| Job |
Can you reproduce, character for character, the stretch of the records that begins with the line containing "Given the choices" and ends with the line containing "1066 centimetres", including both of those lines?

| Record excerpts |

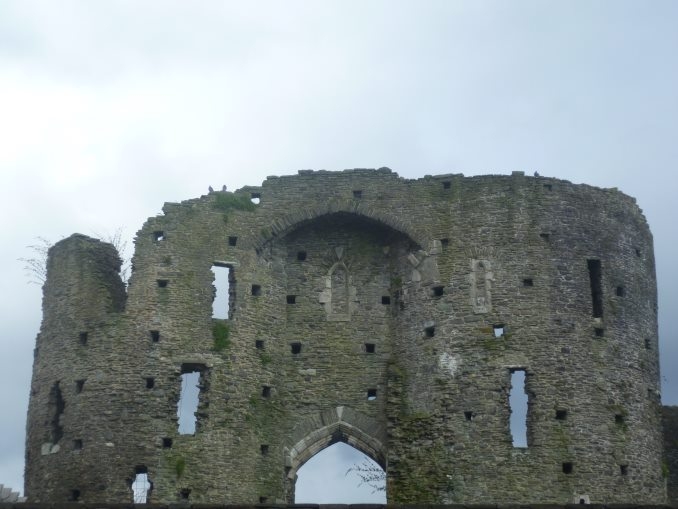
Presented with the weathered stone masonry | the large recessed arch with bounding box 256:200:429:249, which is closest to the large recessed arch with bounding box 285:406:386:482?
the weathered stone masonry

* * *

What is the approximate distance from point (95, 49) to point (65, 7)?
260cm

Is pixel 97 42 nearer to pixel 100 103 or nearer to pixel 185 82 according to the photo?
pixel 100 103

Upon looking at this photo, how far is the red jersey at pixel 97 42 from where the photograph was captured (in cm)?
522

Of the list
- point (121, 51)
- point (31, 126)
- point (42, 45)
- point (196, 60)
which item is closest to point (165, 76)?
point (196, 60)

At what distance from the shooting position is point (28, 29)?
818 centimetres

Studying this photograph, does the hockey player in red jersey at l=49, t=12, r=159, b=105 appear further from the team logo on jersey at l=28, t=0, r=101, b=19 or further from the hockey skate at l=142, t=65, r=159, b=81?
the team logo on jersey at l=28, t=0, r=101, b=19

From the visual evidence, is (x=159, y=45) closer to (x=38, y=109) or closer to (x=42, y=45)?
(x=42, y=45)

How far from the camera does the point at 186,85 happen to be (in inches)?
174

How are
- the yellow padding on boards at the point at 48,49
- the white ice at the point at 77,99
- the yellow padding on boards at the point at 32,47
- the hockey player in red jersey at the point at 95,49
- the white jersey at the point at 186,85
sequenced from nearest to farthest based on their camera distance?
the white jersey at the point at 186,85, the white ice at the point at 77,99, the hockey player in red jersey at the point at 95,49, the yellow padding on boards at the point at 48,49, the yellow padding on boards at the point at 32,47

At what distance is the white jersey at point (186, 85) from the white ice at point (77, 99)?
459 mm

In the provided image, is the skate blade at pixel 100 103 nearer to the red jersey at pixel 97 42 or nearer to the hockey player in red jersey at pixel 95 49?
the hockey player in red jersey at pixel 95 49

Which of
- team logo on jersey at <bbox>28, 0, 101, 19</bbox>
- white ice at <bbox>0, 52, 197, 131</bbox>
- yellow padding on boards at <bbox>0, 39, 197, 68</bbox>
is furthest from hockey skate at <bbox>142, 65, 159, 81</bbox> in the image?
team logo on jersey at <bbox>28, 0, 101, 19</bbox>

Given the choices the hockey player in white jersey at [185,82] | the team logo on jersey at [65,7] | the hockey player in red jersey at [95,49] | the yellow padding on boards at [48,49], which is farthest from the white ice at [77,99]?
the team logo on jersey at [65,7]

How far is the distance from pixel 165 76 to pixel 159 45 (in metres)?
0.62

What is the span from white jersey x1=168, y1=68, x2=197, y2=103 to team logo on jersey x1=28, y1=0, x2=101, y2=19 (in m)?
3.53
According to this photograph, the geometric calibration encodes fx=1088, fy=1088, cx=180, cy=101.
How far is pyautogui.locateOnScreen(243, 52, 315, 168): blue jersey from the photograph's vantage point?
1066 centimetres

| Solution for this task |
Given the choices the hockey player in white jersey at [185,82] | the team logo on jersey at [65,7] | the hockey player in red jersey at [95,49] | the yellow padding on boards at [48,49], which is farthest from the white ice at [77,99]?
the team logo on jersey at [65,7]

How far is the distance from pixel 165 76 to pixel 159 45 (in metres)?
0.62

What is the span from white jersey x1=168, y1=68, x2=197, y2=103 to team logo on jersey x1=28, y1=0, x2=101, y2=19 (in m)?
3.53
According to this photograph, the geometric calibration encodes fx=1088, fy=1088, cx=180, cy=101.
How far is pyautogui.locateOnScreen(243, 52, 315, 168): blue jersey from the photograph's vantage point?
1066 centimetres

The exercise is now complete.